=== Material provided ===

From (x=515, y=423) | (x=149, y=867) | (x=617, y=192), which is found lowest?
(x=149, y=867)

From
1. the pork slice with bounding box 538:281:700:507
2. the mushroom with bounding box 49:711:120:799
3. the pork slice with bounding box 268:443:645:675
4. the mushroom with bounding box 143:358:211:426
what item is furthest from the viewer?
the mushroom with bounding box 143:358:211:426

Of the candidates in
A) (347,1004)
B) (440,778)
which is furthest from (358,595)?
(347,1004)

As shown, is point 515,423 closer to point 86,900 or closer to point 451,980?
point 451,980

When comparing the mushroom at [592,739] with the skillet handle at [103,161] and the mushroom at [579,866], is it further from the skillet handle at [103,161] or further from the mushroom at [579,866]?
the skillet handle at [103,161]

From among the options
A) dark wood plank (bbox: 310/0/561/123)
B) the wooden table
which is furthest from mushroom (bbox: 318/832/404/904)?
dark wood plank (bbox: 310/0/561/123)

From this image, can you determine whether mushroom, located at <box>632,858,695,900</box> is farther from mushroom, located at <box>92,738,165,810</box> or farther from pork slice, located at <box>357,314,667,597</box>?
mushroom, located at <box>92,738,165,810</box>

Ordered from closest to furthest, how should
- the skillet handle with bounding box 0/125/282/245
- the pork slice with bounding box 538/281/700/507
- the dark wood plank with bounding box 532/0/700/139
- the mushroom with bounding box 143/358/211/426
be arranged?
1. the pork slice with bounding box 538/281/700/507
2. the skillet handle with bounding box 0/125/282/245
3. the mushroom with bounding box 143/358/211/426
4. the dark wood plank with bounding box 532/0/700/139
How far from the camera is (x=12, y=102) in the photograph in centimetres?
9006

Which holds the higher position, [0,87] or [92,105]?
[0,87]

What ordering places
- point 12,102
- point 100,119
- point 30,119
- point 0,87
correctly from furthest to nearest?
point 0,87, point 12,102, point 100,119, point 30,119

===

■ **Given instruction**
Reproduce the material above verbatim, from its first line to its last, keeping every coordinate, bounding box and line break unchanged.

■ **Exercise output**
From (x=515, y=423) | (x=149, y=867) | (x=617, y=192), which is found lowest?
(x=149, y=867)

From
1. the pork slice with bounding box 538:281:700:507
2. the mushroom with bounding box 49:711:120:799
3. the pork slice with bounding box 268:443:645:675
4. the mushroom with bounding box 143:358:211:426
what item is furthest from the viewer?
the mushroom with bounding box 143:358:211:426

Of the candidates in
A) (347,1004)
B) (440,778)
which is furthest from (358,595)?
(347,1004)

As shown, is point 515,423 closer to point 86,900 or closer to point 451,980?
point 451,980

When comparing the mushroom at [592,739] with the skillet handle at [103,161] and the mushroom at [579,866], is it further from the skillet handle at [103,161] or further from the mushroom at [579,866]?
the skillet handle at [103,161]

From among the options
A) dark wood plank (bbox: 310/0/561/123)
B) the wooden table
which is furthest from mushroom (bbox: 318/832/404/904)?
dark wood plank (bbox: 310/0/561/123)

From this image, can you determine whether mushroom, located at <box>632,858,695,900</box> is farther from mushroom, located at <box>92,738,165,810</box> or farther from pork slice, located at <box>357,314,667,597</box>?
mushroom, located at <box>92,738,165,810</box>

Ordered from closest to furthest, how should
- the skillet handle with bounding box 0/125/282/245
- the pork slice with bounding box 538/281/700/507
- the dark wood plank with bounding box 532/0/700/139
- the mushroom with bounding box 143/358/211/426
be arranged?
1. the pork slice with bounding box 538/281/700/507
2. the skillet handle with bounding box 0/125/282/245
3. the mushroom with bounding box 143/358/211/426
4. the dark wood plank with bounding box 532/0/700/139
How far from the camera is (x=12, y=102) in the photograph in centimetres?
9006

Which holds the higher position, [0,87] or [92,105]?
[0,87]

What ordering places
- point 12,102
- point 100,119
- point 30,119
- point 0,87
correctly from furthest to nearest?
point 0,87, point 12,102, point 100,119, point 30,119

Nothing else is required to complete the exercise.